Warning: Some of the content in this post is of a personal nature which some readers may find offensive (tongue firmly in cheek).
It is said (by that illusive person ‘they say‘) that it ‘takes one to know one’. I’m talking about the committed walker. It is not difficult to spot them: the walker-with-purpose. They are different. Different from the dog-walker out for a ramble with the pooch; different from the afternoon strollers walking off the Sunday roast and definitely different from the tourist who always manages to look just a little bit dazed. No. They stick out from the crowd in a far more arresting way. They have an expression on their face that is totally focused on the task in hand. They often have a ‘rugged’ look about them and carry a small (sometimes large) rucksack with essential items: water bottle, map, shower macs, note-book perhaps and they are dressed in earnest. By that I mean, they wear proper, serious walking shoes/boots and evident layers of clothing that are ready to be whisked on or off at a moment’s notice according to weather conditions. They even bend forward in their act of walking as if their head is propelling them to move forwards. All the signs indicate purpose.

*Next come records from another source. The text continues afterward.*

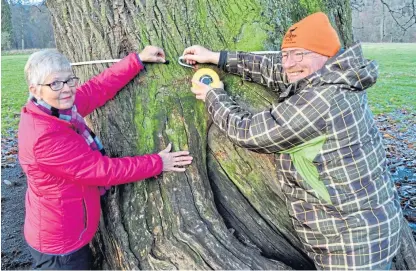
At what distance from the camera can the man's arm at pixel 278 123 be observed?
81.0 inches

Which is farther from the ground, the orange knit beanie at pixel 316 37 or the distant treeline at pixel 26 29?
the distant treeline at pixel 26 29

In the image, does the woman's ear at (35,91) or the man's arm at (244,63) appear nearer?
the woman's ear at (35,91)

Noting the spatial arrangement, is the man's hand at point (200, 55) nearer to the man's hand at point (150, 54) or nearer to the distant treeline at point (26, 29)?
the man's hand at point (150, 54)

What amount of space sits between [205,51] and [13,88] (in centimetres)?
1046

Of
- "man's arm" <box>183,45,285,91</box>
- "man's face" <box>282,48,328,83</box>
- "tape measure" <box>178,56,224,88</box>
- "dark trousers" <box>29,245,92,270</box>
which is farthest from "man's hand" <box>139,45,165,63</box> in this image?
"dark trousers" <box>29,245,92,270</box>

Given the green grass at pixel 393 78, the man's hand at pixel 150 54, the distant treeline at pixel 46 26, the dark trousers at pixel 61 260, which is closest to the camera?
the dark trousers at pixel 61 260

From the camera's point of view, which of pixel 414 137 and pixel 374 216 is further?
pixel 414 137

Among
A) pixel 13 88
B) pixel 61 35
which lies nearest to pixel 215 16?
pixel 61 35

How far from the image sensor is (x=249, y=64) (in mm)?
2553

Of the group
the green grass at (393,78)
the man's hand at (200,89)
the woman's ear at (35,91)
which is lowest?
the green grass at (393,78)

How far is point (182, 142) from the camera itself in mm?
2570

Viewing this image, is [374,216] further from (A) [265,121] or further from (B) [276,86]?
(B) [276,86]

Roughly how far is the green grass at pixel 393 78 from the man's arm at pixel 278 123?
32.1 feet

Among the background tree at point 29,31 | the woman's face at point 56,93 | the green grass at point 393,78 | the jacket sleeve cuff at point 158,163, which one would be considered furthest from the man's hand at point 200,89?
the background tree at point 29,31
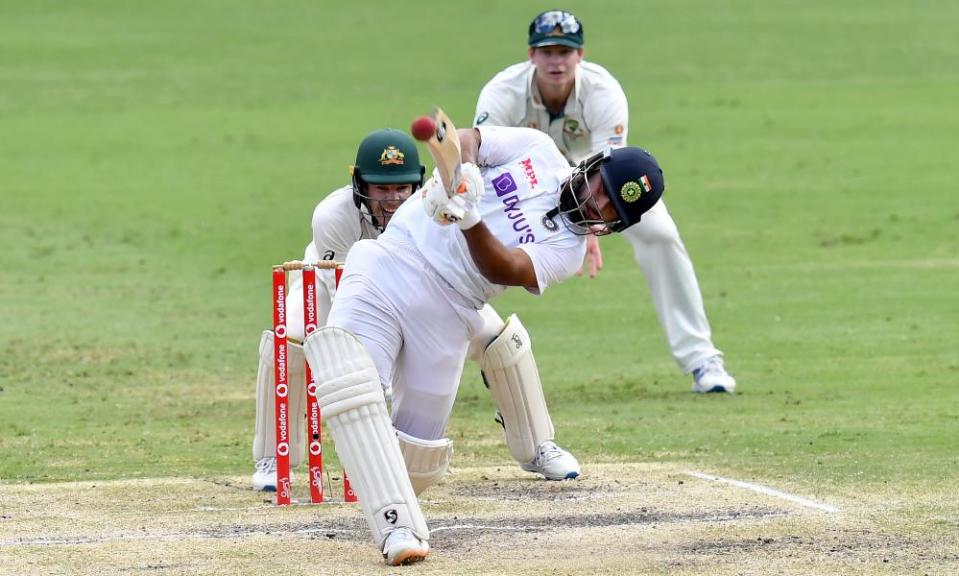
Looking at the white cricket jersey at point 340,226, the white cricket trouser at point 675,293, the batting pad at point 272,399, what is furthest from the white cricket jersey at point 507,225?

I passed one such character yesterday who held a notebook in his hand on which was written a load of stuff in pencil. How I would love to have stopped and asked him about the secrets of that notebook. Was he a writer / poet……or were these directions he had scribbled out for himself? He wore an invisible bubble around him and I felt unable to penetrate his private mission had I even had the nerve to do so. One instinctively knows when to leave well alone. This was not a time to intrude on a mindset obviously intent on some sort of inner journey. These people seem to occupy a space between the physical world and a private ‘other’ world lost in thought.

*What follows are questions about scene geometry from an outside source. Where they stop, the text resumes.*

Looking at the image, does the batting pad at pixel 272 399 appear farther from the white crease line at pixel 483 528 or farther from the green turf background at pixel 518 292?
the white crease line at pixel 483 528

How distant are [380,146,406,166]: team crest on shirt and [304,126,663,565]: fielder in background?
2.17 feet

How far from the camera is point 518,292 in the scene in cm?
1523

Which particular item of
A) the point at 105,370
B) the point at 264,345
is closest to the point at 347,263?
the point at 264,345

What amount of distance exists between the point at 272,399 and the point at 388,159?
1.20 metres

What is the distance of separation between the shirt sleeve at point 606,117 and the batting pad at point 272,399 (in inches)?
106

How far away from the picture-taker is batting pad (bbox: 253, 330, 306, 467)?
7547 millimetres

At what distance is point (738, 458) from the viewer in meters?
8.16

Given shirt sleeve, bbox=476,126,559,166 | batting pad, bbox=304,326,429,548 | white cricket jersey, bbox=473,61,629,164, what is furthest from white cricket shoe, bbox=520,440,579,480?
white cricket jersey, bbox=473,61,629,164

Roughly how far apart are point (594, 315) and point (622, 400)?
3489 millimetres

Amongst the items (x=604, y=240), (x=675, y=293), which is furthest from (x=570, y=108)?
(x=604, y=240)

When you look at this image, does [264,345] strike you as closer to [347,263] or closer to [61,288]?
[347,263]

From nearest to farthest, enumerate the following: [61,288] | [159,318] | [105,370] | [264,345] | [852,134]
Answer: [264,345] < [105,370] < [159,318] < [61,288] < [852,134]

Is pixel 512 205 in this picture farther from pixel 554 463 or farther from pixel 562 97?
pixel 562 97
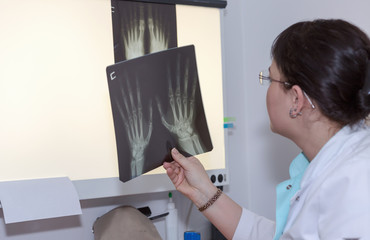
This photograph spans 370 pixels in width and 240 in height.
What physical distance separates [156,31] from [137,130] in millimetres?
435

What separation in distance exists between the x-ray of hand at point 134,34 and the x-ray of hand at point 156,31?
0.09ft

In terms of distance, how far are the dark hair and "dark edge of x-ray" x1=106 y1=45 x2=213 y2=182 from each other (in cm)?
29

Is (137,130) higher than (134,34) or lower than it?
lower

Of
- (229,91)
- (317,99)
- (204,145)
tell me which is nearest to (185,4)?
(229,91)

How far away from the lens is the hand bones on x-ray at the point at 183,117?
41.6 inches

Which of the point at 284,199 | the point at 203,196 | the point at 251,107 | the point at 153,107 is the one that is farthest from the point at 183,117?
the point at 251,107

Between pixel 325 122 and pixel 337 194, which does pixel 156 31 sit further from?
pixel 337 194

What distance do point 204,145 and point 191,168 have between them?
0.25 ft

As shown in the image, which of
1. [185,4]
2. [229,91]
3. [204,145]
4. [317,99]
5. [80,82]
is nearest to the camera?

I still consider myself an apprentice walker. I’ve had over half a century to hone this particular craft but there is a lot to learn about the ways of the path and I am in the process of establishing my own etiquette, and more importantly, trying to find a way of integrating it into my creative practice in such a way that is meaningful and based on my own experience.
Knowing your limitations should never hold you back but I have learned to pace myself. A twisted ankle means weeks of painful bruising and time off for healing, so a lot of my time spent walking is watching where I put my feet. However, there is a section of my daily walk between two gates where there is a small incline. I have started to use this section to gently jog along to build up my core strength. I say jog, it’s more like an ungainly stagger. You see, I wasn’t designed to run….and those sisters out there who have been ‘blessed’ with an ample bosom will sympathise with me. But I’ve brought myself a new ‘over-the-shoulder-boulder-holder (Two Ronnies) sports bra which makes trotting more bearable, and I kid myself that the last part of this particular stretch is flatter so will be easier.
The other item on my essentials list is a ‘hiking’ stick….the carbon-fibre kind as opposed to the oap kind. (I did have two but lost one along the way.) This is an invaluable aid as an extension of my arm for steadying myself on uneven ground, a lever to pole-vault puddles or ditches, and shepherding dogs into the curbside. It is also a useful back-scratcher, or a fly switch in the same way that a horse might use his tail. Those horse flies are particularly pesky at the moment.
All the images for this post are anachronistic as I have chosen to use artworks that come out of different periods in my practice. As with everything in life, your knowledge is mostly based on your past experience and walking is no different. The difference is in the degree of intention and I shall continue to endeavor to find my own way of walking with purpose.